— Aim of the exercise —
Reproduce the material in full, unchanged.

* BEGIN Dataset *

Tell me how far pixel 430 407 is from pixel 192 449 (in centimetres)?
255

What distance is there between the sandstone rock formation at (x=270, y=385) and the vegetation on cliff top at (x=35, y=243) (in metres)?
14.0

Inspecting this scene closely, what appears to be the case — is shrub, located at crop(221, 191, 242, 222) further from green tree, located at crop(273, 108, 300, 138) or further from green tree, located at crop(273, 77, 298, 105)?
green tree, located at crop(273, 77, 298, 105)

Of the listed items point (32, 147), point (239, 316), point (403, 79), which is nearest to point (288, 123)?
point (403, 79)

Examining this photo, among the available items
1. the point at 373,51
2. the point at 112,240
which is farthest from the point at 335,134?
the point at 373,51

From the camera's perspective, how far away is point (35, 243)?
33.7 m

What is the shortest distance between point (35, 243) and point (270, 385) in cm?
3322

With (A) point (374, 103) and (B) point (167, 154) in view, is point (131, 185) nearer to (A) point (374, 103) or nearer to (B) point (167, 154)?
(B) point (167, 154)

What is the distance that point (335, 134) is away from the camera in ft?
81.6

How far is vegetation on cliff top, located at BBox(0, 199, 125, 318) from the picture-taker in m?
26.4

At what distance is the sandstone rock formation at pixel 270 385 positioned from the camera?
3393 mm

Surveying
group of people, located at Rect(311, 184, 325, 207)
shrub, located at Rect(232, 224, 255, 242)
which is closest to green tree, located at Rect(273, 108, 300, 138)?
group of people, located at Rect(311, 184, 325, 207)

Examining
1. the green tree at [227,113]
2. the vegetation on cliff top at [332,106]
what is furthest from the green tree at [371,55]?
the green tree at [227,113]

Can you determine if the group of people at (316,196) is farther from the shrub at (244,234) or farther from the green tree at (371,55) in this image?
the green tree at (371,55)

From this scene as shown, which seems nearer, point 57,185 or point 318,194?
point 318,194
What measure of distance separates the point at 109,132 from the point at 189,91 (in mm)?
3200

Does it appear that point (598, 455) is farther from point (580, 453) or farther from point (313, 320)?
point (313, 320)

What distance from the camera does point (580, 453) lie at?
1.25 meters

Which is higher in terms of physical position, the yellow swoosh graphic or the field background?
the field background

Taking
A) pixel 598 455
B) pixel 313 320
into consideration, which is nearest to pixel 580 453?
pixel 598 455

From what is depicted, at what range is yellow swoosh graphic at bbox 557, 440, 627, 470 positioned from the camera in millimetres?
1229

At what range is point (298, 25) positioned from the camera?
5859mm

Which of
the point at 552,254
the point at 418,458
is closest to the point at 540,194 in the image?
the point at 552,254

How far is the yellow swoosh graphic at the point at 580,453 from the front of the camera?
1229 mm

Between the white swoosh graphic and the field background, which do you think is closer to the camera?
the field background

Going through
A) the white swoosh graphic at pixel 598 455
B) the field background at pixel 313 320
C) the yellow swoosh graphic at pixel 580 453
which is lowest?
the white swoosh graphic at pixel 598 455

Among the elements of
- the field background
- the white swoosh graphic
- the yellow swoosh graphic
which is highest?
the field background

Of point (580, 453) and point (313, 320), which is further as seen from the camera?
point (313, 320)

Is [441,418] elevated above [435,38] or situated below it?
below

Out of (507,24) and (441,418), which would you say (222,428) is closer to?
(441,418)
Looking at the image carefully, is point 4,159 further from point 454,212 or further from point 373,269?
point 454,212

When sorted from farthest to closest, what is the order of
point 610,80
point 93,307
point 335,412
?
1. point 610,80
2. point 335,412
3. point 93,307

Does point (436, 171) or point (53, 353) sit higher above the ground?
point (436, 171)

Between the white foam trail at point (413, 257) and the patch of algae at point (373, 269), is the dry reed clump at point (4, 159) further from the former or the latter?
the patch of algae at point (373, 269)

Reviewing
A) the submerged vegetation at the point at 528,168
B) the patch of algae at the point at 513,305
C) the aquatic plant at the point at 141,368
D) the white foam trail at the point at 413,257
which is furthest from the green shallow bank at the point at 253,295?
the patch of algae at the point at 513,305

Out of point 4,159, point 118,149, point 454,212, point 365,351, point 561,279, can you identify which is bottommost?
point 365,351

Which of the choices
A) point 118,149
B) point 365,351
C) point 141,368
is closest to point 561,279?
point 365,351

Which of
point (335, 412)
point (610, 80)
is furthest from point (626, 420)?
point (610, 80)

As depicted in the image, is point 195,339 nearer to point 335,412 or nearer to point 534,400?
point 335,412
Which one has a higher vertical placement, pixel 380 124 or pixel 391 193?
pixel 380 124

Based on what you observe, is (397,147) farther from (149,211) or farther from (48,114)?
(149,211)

* END Dataset *

— Exercise result —
Tell me how far pixel 430 407 is from pixel 192 449 (in centimetres)?
255

What distance is there between the sandstone rock formation at (x=270, y=385) and the vegetation on cliff top at (x=35, y=243) (in metres)?
14.0

Inspecting this scene closely, what appears to be the case — is shrub, located at crop(221, 191, 242, 222) further from green tree, located at crop(273, 108, 300, 138) or further from green tree, located at crop(273, 77, 298, 105)?
green tree, located at crop(273, 77, 298, 105)

Of the listed items point (32, 147), point (239, 316), point (403, 79), which is nearest to point (288, 123)?
point (403, 79)

Examining this photo, among the available items
1. the point at 373,51
2. the point at 112,240
which is farthest from the point at 335,134?
the point at 373,51

From the camera's perspective, how far away is point (35, 243)?
33.7 m

What is the shortest distance between point (35, 243) and point (270, 385) in cm?
3322

With (A) point (374, 103) and (B) point (167, 154) in view, is point (131, 185) nearer to (A) point (374, 103) or nearer to (B) point (167, 154)?
(B) point (167, 154)

What is the distance that point (335, 134) is away from the camera in ft?
81.6

How far is vegetation on cliff top, located at BBox(0, 199, 125, 318) from the picture-taker in m?
26.4

At what distance is the sandstone rock formation at pixel 270 385 positioned from the camera?
3393 mm

Surveying
group of people, located at Rect(311, 184, 325, 207)
shrub, located at Rect(232, 224, 255, 242)
which is closest to green tree, located at Rect(273, 108, 300, 138)?
group of people, located at Rect(311, 184, 325, 207)

Examining
1. the green tree at [227,113]
2. the vegetation on cliff top at [332,106]
what is furthest from the green tree at [371,55]?
the green tree at [227,113]

Can you determine if the group of people at (316,196) is farther from the shrub at (244,234) or farther from the green tree at (371,55) in this image?
the green tree at (371,55)

From this scene as shown, which seems nearer, point 57,185 or point 318,194?
point 318,194
What measure of distance separates the point at 109,132 from the point at 189,91 (in mm)?
3200

Does it appear that point (598, 455) is farther from point (580, 453) or farther from point (313, 320)?
point (313, 320)

What distance from the camera does point (580, 453) lie at?
1.25 meters

Which is higher in terms of physical position, the yellow swoosh graphic or the field background?
the field background

Taking
A) pixel 598 455
B) pixel 313 320
into consideration, which is nearest to pixel 580 453?
pixel 598 455

From what is depicted, at what range is yellow swoosh graphic at bbox 557, 440, 627, 470 positioned from the camera in millimetres?
1229

At what range is point (298, 25) positioned from the camera?
5859mm

Which of
the point at 552,254
the point at 418,458
is closest to the point at 540,194 in the image?
the point at 552,254

How far is the yellow swoosh graphic at the point at 580,453 from the front of the camera?
1229 mm

Between the white swoosh graphic and the field background, which do you think is closer to the camera?
the field background

Going through
A) the white swoosh graphic at pixel 598 455
B) the field background at pixel 313 320
C) the yellow swoosh graphic at pixel 580 453
which is lowest?
the white swoosh graphic at pixel 598 455

Among the elements of
- the field background
- the white swoosh graphic
- the yellow swoosh graphic
which is highest?
the field background

Of point (580, 453) and point (313, 320), which is further as seen from the camera?
point (313, 320)

Is [441,418] elevated above [435,38] or situated below it?
below

Out of (507,24) and (441,418), which would you say (222,428) is closer to?
(441,418)
Looking at the image carefully, is point 4,159 further from point 454,212 or further from point 373,269?
point 454,212

When sorted from farthest to closest, what is the order of
point 610,80
point 93,307
point 335,412
?
1. point 610,80
2. point 335,412
3. point 93,307

Does point (436, 171) or point (53, 353) sit higher above the ground?
point (436, 171)

Between the white foam trail at point (413, 257) and the patch of algae at point (373, 269), is the dry reed clump at point (4, 159) further from the former or the latter?
the patch of algae at point (373, 269)

Reviewing
A) the submerged vegetation at the point at 528,168
B) the patch of algae at the point at 513,305
C) the aquatic plant at the point at 141,368
D) the white foam trail at the point at 413,257
which is furthest from the green shallow bank at the point at 253,295?
the patch of algae at the point at 513,305

Out of point 4,159, point 118,149, point 454,212, point 365,351, point 561,279, can you identify which is bottommost?
point 365,351

Which of the choices
A) point 118,149
B) point 365,351
C) point 141,368
is closest to point 561,279?
point 365,351

Which of
point (335, 412)
point (610, 80)
is furthest from point (626, 420)?
point (610, 80)

As depicted in the image, is point 195,339 nearer to point 335,412 or nearer to point 534,400?
point 335,412
Which one has a higher vertical placement, pixel 380 124 or pixel 391 193?
pixel 380 124

Based on what you observe, is (397,147) farther from (149,211) or farther from (48,114)?
(149,211)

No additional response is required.